(Stored items)
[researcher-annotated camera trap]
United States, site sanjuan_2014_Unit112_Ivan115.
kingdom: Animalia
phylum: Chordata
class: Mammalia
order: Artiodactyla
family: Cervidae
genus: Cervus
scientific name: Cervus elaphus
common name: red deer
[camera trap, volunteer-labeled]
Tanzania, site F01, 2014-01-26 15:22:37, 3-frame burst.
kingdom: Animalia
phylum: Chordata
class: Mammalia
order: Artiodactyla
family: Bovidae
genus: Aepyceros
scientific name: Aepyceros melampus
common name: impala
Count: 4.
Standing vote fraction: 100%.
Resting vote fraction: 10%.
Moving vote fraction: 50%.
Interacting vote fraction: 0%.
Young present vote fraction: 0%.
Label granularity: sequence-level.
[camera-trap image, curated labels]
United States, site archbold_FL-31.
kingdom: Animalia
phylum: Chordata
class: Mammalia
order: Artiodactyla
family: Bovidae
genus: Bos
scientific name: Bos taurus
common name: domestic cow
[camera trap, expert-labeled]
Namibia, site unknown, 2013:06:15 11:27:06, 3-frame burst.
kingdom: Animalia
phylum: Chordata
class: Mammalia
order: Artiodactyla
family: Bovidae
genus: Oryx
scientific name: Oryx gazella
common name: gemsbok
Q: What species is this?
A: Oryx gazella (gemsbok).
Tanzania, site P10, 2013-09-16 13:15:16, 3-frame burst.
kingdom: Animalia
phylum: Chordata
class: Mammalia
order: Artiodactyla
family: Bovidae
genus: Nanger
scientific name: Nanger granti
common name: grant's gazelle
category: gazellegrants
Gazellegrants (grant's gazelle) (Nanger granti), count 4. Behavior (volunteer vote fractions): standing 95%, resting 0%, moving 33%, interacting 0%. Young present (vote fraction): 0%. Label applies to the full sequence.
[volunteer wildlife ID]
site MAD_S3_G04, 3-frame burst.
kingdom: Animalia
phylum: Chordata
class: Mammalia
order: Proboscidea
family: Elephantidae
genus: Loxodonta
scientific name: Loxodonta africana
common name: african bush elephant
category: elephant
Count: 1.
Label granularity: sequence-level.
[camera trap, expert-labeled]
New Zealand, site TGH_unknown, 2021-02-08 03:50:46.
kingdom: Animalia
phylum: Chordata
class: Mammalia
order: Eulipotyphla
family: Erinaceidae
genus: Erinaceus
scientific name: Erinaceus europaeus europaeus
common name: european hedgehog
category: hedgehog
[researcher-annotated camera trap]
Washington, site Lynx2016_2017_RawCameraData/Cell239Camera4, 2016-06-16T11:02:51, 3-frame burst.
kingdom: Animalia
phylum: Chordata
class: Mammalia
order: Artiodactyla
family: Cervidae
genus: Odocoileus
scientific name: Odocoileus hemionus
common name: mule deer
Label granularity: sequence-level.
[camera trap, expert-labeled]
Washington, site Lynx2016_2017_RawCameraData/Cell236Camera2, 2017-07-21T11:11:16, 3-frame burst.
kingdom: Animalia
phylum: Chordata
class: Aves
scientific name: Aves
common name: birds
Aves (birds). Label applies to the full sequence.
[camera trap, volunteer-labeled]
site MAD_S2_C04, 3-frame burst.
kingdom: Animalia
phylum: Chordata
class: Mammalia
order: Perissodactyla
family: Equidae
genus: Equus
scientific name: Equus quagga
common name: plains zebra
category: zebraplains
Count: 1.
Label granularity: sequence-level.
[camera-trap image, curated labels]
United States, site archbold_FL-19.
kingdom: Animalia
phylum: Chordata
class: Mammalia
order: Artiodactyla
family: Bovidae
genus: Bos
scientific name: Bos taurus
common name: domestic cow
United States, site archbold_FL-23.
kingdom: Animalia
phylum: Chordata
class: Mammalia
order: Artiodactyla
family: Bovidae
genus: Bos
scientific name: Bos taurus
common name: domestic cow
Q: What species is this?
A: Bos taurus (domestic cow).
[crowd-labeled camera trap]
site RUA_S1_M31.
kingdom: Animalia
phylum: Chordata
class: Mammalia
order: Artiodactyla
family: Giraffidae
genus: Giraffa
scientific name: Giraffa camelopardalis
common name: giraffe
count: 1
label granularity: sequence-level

→ WORK ITEM
Among the records above, extract exactly the lines from the line with "Resting vote fraction: 10%." to the line with "common name: african bush elephant", both lines included, and leave out the rest.

→ WORKED SOLUTION
Resting vote fraction: 10%.
Moving vote fraction: 50%.
Interacting vote fraction: 0%.
Young present vote fraction: 0%.
Label granularity: sequence-level.
[camera-trap image, curated labels]
United States, site archbold_FL-31.
kingdom: Animalia
phylum: Chordata
class: Mammalia
order: Artiodactyla
family: Bovidae
genus: Bos
scientific name: Bos taurus
common name: domestic cow
[camera trap, expert-labeled]
Namibia, site unknown, 2013:06:15 11:27:06, 3-frame burst.
kingdom: Animalia
phylum: Chordata
class: Mammalia
order: Artiodactyla
family: Bovidae
genus: Oryx
scientific name: Oryx gazella
common name: gemsbok
Q: What species is this?
A: Oryx gazella (gemsbok).
Tanzania, site P10, 2013-09-16 13:15:16, 3-frame burst.
kingdom: Animalia
phylum: Chordata
class: Mammalia
order: Artiodactyla
family: Bovidae
genus: Nanger
scientific name: Nanger granti
common name: grant's gazelle
category: gazellegrants
Gazellegrants (grant's gazelle) (Nanger granti), count 4. Behavior (volunteer vote fractions): standing 95%, resting 0%, moving 33%, interacting 0%. Young present (vote fraction): 0%. Label applies to the full sequence.
[volunteer wildlife ID]
site MAD_S3_G04, 3-frame burst.
kingdom: Animalia
phylum: Chordata
class: Mammalia
order: Proboscidea
family: Elephantidae
genus: Loxodonta
scientific name: Loxodonta africana
common name: african bush elephant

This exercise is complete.